### Exercise description
The listing has to be given again in full and exactly.
BEGIN Records to use
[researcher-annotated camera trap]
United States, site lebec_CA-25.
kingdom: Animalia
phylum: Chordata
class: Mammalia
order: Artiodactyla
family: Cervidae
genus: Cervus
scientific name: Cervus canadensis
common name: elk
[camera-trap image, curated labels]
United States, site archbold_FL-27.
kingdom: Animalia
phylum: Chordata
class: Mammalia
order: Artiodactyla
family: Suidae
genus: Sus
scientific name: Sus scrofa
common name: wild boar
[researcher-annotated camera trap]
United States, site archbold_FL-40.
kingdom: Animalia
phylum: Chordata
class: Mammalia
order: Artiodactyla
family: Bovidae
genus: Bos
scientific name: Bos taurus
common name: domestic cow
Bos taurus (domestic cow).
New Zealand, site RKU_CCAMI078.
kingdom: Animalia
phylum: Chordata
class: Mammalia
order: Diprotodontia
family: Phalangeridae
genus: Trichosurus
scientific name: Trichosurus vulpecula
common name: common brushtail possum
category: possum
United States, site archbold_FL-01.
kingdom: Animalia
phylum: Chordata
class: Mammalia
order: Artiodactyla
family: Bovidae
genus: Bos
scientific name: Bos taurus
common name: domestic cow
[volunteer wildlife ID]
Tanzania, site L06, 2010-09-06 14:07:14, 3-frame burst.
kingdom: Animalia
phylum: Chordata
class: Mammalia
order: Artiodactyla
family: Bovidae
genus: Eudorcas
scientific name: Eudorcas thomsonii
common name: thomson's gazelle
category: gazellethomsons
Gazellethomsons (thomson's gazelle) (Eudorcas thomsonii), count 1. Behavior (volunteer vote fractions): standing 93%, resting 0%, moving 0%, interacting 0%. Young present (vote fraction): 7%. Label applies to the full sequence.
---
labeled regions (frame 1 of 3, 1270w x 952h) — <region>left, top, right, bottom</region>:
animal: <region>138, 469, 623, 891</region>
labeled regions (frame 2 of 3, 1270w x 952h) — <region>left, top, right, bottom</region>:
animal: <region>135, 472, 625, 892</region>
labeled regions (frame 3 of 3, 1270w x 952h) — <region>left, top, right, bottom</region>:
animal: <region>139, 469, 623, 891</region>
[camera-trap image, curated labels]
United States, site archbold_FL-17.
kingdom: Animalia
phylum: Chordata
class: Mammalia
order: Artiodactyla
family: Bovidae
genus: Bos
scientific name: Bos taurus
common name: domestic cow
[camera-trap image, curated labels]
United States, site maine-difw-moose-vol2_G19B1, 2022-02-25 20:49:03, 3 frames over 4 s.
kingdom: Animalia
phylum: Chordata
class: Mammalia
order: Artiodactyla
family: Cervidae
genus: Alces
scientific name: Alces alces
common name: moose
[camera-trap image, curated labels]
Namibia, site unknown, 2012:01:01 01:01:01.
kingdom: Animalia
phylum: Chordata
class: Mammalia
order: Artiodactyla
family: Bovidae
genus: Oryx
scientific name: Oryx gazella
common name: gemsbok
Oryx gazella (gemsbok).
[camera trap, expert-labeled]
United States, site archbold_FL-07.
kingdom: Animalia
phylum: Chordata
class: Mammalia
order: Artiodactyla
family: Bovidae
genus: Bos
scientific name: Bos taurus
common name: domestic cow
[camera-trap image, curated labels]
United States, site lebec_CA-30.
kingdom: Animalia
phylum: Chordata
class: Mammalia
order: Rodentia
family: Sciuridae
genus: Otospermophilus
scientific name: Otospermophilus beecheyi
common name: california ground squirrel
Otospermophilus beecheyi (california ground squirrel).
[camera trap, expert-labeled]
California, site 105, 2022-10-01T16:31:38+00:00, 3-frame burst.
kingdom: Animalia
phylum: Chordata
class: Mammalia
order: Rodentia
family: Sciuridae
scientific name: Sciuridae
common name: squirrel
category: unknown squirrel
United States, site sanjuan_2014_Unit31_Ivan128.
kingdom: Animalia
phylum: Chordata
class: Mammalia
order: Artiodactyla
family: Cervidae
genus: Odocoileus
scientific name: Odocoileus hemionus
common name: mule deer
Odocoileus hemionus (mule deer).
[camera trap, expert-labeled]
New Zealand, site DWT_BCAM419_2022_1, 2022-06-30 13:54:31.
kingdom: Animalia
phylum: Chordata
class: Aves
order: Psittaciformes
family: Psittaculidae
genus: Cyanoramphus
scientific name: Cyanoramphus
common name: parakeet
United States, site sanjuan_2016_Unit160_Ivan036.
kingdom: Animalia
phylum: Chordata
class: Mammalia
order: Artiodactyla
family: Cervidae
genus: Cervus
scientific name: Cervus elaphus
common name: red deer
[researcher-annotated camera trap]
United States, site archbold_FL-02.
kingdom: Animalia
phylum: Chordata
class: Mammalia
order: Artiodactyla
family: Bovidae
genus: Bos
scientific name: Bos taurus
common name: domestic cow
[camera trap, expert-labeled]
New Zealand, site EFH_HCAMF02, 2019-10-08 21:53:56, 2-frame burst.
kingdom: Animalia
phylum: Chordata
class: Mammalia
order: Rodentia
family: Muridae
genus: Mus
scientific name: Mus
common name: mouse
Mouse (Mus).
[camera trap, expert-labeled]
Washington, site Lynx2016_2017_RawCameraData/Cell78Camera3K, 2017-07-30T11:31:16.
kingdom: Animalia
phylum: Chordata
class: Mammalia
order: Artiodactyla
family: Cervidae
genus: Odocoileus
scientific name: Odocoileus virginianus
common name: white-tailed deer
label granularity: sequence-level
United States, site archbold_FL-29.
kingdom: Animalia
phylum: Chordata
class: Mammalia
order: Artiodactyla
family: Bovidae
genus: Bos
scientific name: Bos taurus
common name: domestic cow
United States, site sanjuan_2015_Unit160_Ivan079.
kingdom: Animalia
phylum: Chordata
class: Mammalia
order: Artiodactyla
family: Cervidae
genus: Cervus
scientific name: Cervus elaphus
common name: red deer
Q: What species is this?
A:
END Records to use
### Solution below
[researcher-annotated camera trap]
United States, site lebec_CA-25.
kingdom: Animalia
phylum: Chordata
class: Mammalia
order: Artiodactyla
family: Cervidae
genus: Cervus
scientific name: Cervus canadensis
common name: elk
[camera-trap image, curated labels]
United States, site archbold_FL-27.
kingdom: Animalia
phylum: Chordata
class: Mammalia
order: Artiodactyla
family: Suidae
genus: Sus
scientific name: Sus scrofa
common name: wild boar
[researcher-annotated camera trap]
United States, site archbold_FL-40.
kingdom: Animalia
phylum: Chordata
class: Mammalia
order: Artiodactyla
family: Bovidae
genus: Bos
scientific name: Bos taurus
common name: domestic cow
Bos taurus (domestic cow).
New Zealand, site RKU_CCAMI078.
kingdom: Animalia
phylum: Chordata
class: Mammalia
order: Diprotodontia
family: Phalangeridae
genus: Trichosurus
scientific name: Trichosurus vulpecula
common name: common brushtail possum
category: possum
United States, site archbold_FL-01.
kingdom: Animalia
phylum: Chordata
class: Mammalia
order: Artiodactyla
family: Bovidae
genus: Bos
scientific name: Bos taurus
common name: domestic cow
[volunteer wildlife ID]
Tanzania, site L06, 2010-09-06 14:07:14, 3-frame burst.
kingdom: Animalia
phylum: Chordata
class: Mammalia
order: Artiodactyla
family: Bovidae
genus: Eudorcas
scientific name: Eudorcas thomsonii
common name: thomson's gazelle
category: gazellethomsons
Gazellethomsons (thomson's gazelle) (Eudorcas thomsonii), count 1. Behavior (volunteer vote fractions): standing 93%, resting 0%, moving 0%, interacting 0%. Young present (vote fraction): 7%. Label applies to the full sequence.
---
labeled regions (frame 1 of 3, 1270w x 952h) — <region>left, top, right, bottom</region>:
animal: <region>138, 469, 623, 891</region>
labeled regions (frame 2 of 3, 1270w x 952h) — <region>left, top, right, bottom</region>:
animal: <region>135, 472, 625, 892</region>
labeled regions (frame 3 of 3, 1270w x 952h) — <region>left, top, right, bottom</region>:
animal: <region>139, 469, 623, 891</region>
[camera-trap image, curated labels]
United States, site archbold_FL-17.
kingdom: Animalia
phylum: Chordata
class: Mammalia
order: Artiodactyla
family: Bovidae
genus: Bos
scientific name: Bos taurus
common name: domestic cow
[camera-trap image, curated labels]
United States, site maine-difw-moose-vol2_G19B1, 2022-02-25 20:49:03, 3 frames over 4 s.
kingdom: Animalia
phylum: Chordata
class: Mammalia
order: Artiodactyla
family: Cervidae
genus: Alces
scientific name: Alces alces
common name: moose
[camera-trap image, curated labels]
Namibia, site unknown, 2012:01:01 01:01:01.
kingdom: Animalia
phylum: Chordata
class: Mammalia
order: Artiodactyla
family: Bovidae
genus: Oryx
scientific name: Oryx gazella
common name: gemsbok
Oryx gazella (gemsbok).
[camera trap, expert-labeled]
United States, site archbold_FL-07.
kingdom: Animalia
phylum: Chordata
class: Mammalia
order: Artiodactyla
family: Bovidae
genus: Bos
scientific name: Bos taurus
common name: domestic cow
[camera-trap image, curated labels]
United States, site lebec_CA-30.
kingdom: Animalia
phylum: Chordata
class: Mammalia
order: Rodentia
family: Sciuridae
genus: Otospermophilus
scientific name: Otospermophilus beecheyi
common name: california ground squirrel
Otospermophilus beecheyi (california ground squirrel).
[camera trap, expert-labeled]
California, site 105, 2022-10-01T16:31:38+00:00, 3-frame burst.
kingdom: Animalia
phylum: Chordata
class: Mammalia
order: Rodentia
family: Sciuridae
scientific name: Sciuridae
common name: squirrel
category: unknown squirrel
United States, site sanjuan_2014_Unit31_Ivan128.
kingdom: Animalia
phylum: Chordata
class: Mammalia
order: Artiodactyla
family: Cervidae
genus: Odocoileus
scientific name: Odocoileus hemionus
common name: mule deer
Odocoileus hemionus (mule deer).
[camera trap, expert-labeled]
New Zealand, site DWT_BCAM419_2022_1, 2022-06-30 13:54:31.
kingdom: Animalia
phylum: Chordata
class: Aves
order: Psittaciformes
family: Psittaculidae
genus: Cyanoramphus
scientific name: Cyanoramphus
common name: parakeet
United States, site sanjuan_2016_Unit160_Ivan036.
kingdom: Animalia
phylum: Chordata
class: Mammalia
order: Artiodactyla
family: Cervidae
genus: Cervus
scientific name: Cervus elaphus
common name: red deer
[researcher-annotated camera trap]
United States, site archbold_FL-02.
kingdom: Animalia
phylum: Chordata
class: Mammalia
order: Artiodactyla
family: Bovidae
genus: Bos
scientific name: Bos taurus
common name: domestic cow
[camera trap, expert-labeled]
New Zealand, site EFH_HCAMF02, 2019-10-08 21:53:56, 2-frame burst.
kingdom: Animalia
phylum: Chordata
class: Mammalia
order: Rodentia
family: Muridae
genus: Mus
scientific name: Mus
common name: mouse
Mouse (Mus).
[camera trap, expert-labeled]
Washington, site Lynx2016_2017_RawCameraData/Cell78Camera3K, 2017-07-30T11:31:16.
kingdom: Animalia
phylum: Chordata
class: Mammalia
order: Artiodactyla
family: Cervidae
genus: Odocoileus
scientific name: Odocoileus virginianus
common name: white-tailed deer
label granularity: sequence-level
United States, site archbold_FL-29.
kingdom: Animalia
phylum: Chordata
class: Mammalia
order: Artiodactyla
family: Bovidae
genus: Bos
scientific name: Bos taurus
common name: domestic cow
United States, site sanjuan_2015_Unit160_Ivan079.
kingdom: Animalia
phylum: Chordata
class: Mammalia
order: Artiodactyla
family: Cervidae
genus: Cervus
scientific name: Cervus elaphus
common name: red deer
Q: What species is this?
A:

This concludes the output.